This repository provides the full Python implementation for the paper "Explainable Air Quality Management: Adaptive Federated XGBoost Enhanced by SHAP Analysis and Sequential Anomaly Detection." It presents a scalable, interpretable, and privacy-preserving framework for urban air quality prediction using distributed IoT sensor data.
Key components include:
- Federated Learning with Adaptive Aggregation: XGBoost models are trained locally at edge nodes, and aggregated using performance-aware weights to handle non-IID data.
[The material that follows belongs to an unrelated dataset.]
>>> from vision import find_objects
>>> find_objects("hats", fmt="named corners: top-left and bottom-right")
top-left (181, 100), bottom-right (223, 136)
- SHAP Explainability: SHapley Additive exPlanations are used to provide both global and instance-level feature importance for AQI predictions.
- PrefixSpan Anomaly Detection: A sequential pattern mining algorithm is applied to identify temporal irregularities in pollutant patterns.
- Real-world Deployment: Evaluated across 22 districts in Tehran with accuracy reaching 98.64%, MSE as low as 15.52, and explainability insights highlighting PM2.5, NO₂, and PM10 as key contributors.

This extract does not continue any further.